Supplied text →
== Segment start ==
This repo demonstrates how to create "permissioned markets" on Serum via a proxy smart contract. A permissioned market is a regular Serum market with an additional open orders authority, which must sign every transaction to create an open orders account.
In practice, what this means is that one can create a program that acts as this authority and that marks its own PDAs as the owner of all created open orders accounts, making the program the sole arbiter over who can trade on a given market.
For example, this program forces all trades that execute on this market
to set the referral to a hardcoded address--referral::ID
--and requires
the client to pass in an identity token, authorizing the user.
See the code.
This program requires building the Serum DEX from source, which is done using git submodules.
Pull the source
git submodule init
git submodule update
Anchor is used for development, and it's recommended workflow is used here. To get started, see the guide.
To install Anchor and all local dependencies, run
yarn
To build, run
yarn build
A set of integration tests are provided. See these for an example of how to use a permissioned market from JavaScript.
yarn test
To start a localnetwork with both the dex and proxy deployed and an orderbook listed with posted orders, first install the "crank" cli.
cargo install --git https://github.com/project-serum/serum-dex crank --locked --tag v0.4.0
Then run,
yarn localnet
To connect a GUI to the localnet, either run one locally or go to
dex.projectserum.com and select the localnet network and enter the
market address: FcZntrVjDRPv8JnU2mHt8ejvvA1eiHqxM8d8JNEC8q9q
.
In short, go to this link.
Don't forget to click the +
button to "Add a custom market" so that the GUI
can recognize the market running locally.
== Segment end ==
Tasks for this exercise →
(A) Answer these from the text on Serum permissioned markets, one line each:
(i) In a permissioned market, what must sign every transaction that creates an open orders account?
(ii) Which command installs Anchor and all local dependencies?
(iii) What market address should be entered to connect a GUI to the localnet?
(B) Add a few more sentences to the text on Serum permissioned markets, starting right after its last sentence.

Provided data →
== Segment start ==
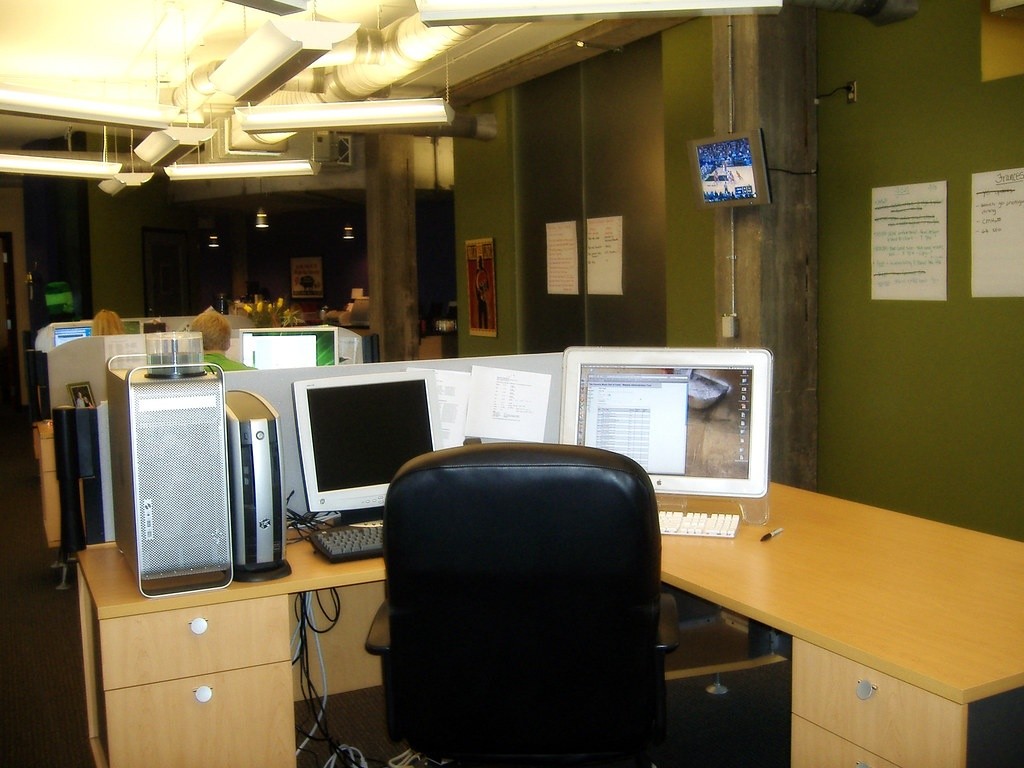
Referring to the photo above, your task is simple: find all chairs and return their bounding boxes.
[364,436,666,767]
== Segment end ==
Numbered answers →
(A)
(i) An additional open orders authority.
(ii) yarn
(iii) FcZntrVjDRPv8JnU2mHt8ejvvA1eiHqxM8d8JNEC8q9q

(B)
To implement a custom proxy, one can implement the MarketMiddleware trait to intercept, modify, and perform any access control on DEX requests before they get forwarded to the orderbook. These middleware can be mixed and matched. Note, however, that the order of middleware matters since they can mutate the request.
One useful pattern is to treat the request like layers of an onion, where each middleware unwraps the request by stripping accounts and instruction data before relaying it to the next middleware and ultimately to the orderbook. This allows one to easily extend the behavior of a proxy by adding a custom middleware that may process information that is unknown to any other middleware or to the DEX.
After adding a middleware, the only additional requirement, of course, is to make sure the client sending transactions does the same, but in reverse. It should wrap the transaction in the opposite order. For convenience, an identical abstraction is provided in the JavaScript client.
Note that this middleware abstraction is not required to host a permissioned market. One could write a regular program that manages the PDAs and CPI invocations oneself.